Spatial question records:
= = =

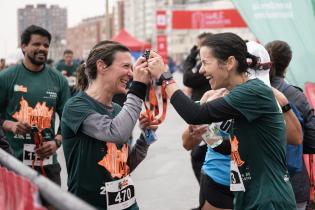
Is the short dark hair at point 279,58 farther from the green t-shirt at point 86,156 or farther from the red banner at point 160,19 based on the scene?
the red banner at point 160,19

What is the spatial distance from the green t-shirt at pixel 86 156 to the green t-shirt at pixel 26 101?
1.74 metres

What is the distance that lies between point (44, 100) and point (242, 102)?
2.33 metres

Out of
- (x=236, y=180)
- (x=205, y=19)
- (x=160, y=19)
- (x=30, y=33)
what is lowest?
(x=236, y=180)

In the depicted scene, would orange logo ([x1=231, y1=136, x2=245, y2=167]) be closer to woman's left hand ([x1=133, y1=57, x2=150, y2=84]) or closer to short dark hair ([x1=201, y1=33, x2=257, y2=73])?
short dark hair ([x1=201, y1=33, x2=257, y2=73])

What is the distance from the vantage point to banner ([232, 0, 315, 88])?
16.1ft

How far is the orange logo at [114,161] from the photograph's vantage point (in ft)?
9.44

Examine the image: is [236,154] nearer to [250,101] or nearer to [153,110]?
[250,101]

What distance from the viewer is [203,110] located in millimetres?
2803

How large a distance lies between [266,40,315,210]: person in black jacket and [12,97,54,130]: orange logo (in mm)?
1799

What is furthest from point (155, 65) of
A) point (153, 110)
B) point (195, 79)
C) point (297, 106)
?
point (195, 79)

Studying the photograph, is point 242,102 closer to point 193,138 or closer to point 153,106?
point 153,106

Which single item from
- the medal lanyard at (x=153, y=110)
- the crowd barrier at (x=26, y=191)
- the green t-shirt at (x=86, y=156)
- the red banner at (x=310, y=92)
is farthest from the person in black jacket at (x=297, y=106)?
the crowd barrier at (x=26, y=191)

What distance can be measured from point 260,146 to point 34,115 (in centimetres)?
236

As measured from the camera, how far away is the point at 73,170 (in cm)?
294
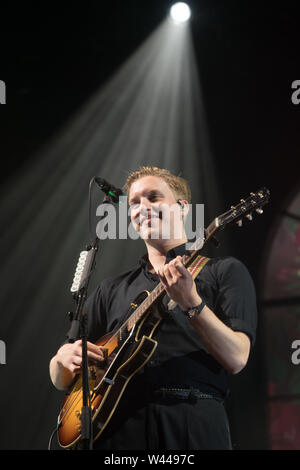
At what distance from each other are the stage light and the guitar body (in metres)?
3.51

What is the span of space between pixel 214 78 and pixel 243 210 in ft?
10.6

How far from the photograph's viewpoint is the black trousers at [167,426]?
1.98 metres

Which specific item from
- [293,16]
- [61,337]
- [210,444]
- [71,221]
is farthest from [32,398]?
[293,16]

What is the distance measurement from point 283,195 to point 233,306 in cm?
330

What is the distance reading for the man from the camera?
1.98 meters

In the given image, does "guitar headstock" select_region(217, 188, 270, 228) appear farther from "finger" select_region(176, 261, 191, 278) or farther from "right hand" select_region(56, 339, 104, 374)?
"right hand" select_region(56, 339, 104, 374)

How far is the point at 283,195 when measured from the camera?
5.16 m

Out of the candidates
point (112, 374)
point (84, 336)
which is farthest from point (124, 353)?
point (84, 336)

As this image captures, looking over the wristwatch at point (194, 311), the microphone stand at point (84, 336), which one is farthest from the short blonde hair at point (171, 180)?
the wristwatch at point (194, 311)

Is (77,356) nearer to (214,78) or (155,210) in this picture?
(155,210)

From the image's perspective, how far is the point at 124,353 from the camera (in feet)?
7.32

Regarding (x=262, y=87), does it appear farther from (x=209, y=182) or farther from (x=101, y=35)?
(x=101, y=35)

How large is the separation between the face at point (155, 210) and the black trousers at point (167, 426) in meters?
0.90

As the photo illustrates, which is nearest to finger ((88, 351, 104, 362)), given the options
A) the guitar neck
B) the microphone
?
the guitar neck
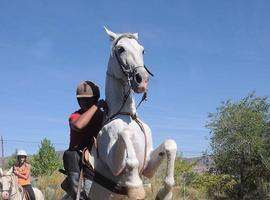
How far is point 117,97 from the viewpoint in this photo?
5375mm

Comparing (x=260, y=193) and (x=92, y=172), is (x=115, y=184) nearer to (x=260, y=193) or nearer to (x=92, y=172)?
(x=92, y=172)

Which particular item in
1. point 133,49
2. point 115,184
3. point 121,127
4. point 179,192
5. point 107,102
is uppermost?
point 179,192

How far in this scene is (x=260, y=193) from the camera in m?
35.7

= = =

• _Task_: Copy all of the lines above word for word, leaving out the pictures.

• _Solution to the problem_:
Is the short dark hair at point 279,58 farther from the green t-shirt at point 86,156 or farther from the red banner at point 160,19 based on the scene?
the red banner at point 160,19

What is the spatial distance from the green t-shirt at pixel 86 156 to the green t-shirt at pixel 26 101?
1.74 metres

What is the distance that lies between point (44, 100) and point (242, 102)?
2.33 metres

Out of
- (x=236, y=180)
- (x=205, y=19)
- (x=160, y=19)
- (x=30, y=33)
what is lowest?
(x=236, y=180)

In the depicted scene, would orange logo ([x1=231, y1=136, x2=245, y2=167]) be closer to woman's left hand ([x1=133, y1=57, x2=150, y2=84]) or closer to short dark hair ([x1=201, y1=33, x2=257, y2=73])?
short dark hair ([x1=201, y1=33, x2=257, y2=73])

What is the distance from the vantage point to banner ([232, 0, 315, 88])?
16.1ft

How far is the orange logo at [114,161] from the photograph's vantage point (in ft)?
9.44

Examine the image: is [236,154] nearer to [250,101] or nearer to [153,110]?
[250,101]

What distance from the viewer is [203,110] located in millimetres?
2803

How large a distance lies between [266,40,315,210]: person in black jacket and [12,97,54,130]: orange logo (in mm)?
1799

What is furthest from point (155, 65) of
A) point (153, 110)
B) point (195, 79)
C) point (297, 106)
?
point (195, 79)

Studying the photograph, is point 242,102 closer to point 193,138 or closer to point 153,106?
point 153,106

Which single item from
- the medal lanyard at (x=153, y=110)
- the crowd barrier at (x=26, y=191)
- the green t-shirt at (x=86, y=156)
- the red banner at (x=310, y=92)
is farthest from the person in black jacket at (x=297, y=106)?
the crowd barrier at (x=26, y=191)

What distance can be measured from point 260,146 to point 34,115 (in centimetres)?
236

As measured from the camera, how far away is the point at 73,170 (in cm)?
294
At what distance from each other are the stage light and the guitar body (in metres)?
3.51

What is the span of space between pixel 214 78 and pixel 243 210 in ft?
10.6

How far from the photograph's viewpoint is the black trousers at [167,426]?
1.98 metres

Which specific item from
- [293,16]
- [61,337]
- [210,444]
- [71,221]
is farthest from [32,398]?
[293,16]

What is the distance measurement from point 283,195 to point 233,306 in cm?
330

What is the distance reading for the man from the camera?
1.98 meters

In the given image, does "guitar headstock" select_region(217, 188, 270, 228) appear farther from "finger" select_region(176, 261, 191, 278) or farther from "right hand" select_region(56, 339, 104, 374)?
"right hand" select_region(56, 339, 104, 374)

How far is the point at 283,195 when measured from the camera?
5.16 m

Out of the candidates
point (112, 374)
point (84, 336)
which is farthest from point (124, 353)?
point (84, 336)

As this image captures, looking over the wristwatch at point (194, 311), the microphone stand at point (84, 336), which one is farthest from the short blonde hair at point (171, 180)?
the wristwatch at point (194, 311)

Is (77,356) nearer to (214,78) or (155,210) in this picture?
(155,210)

From the image's perspective, how far is the point at 124,353 from the camera (in feet)?
7.32

Regarding (x=262, y=87), does it appear farther from (x=209, y=182) or farther from (x=101, y=35)?
(x=101, y=35)

How large is the separation between the face at point (155, 210) and the black trousers at point (167, 426) in meters?
0.90

As the photo illustrates, which is nearest to finger ((88, 351, 104, 362)), given the options
A) the guitar neck
B) the microphone
?
the guitar neck
How far is point 117,97 from the viewpoint in this photo?
5375mm

Comparing (x=260, y=193) and (x=92, y=172), is (x=115, y=184) nearer to (x=260, y=193) or nearer to (x=92, y=172)?
(x=92, y=172)

Which particular item in
1. point 133,49
2. point 115,184
3. point 121,127
4. point 179,192
5. point 107,102
is uppermost?
point 179,192

How far in this scene is (x=260, y=193) from the camera in m?
35.7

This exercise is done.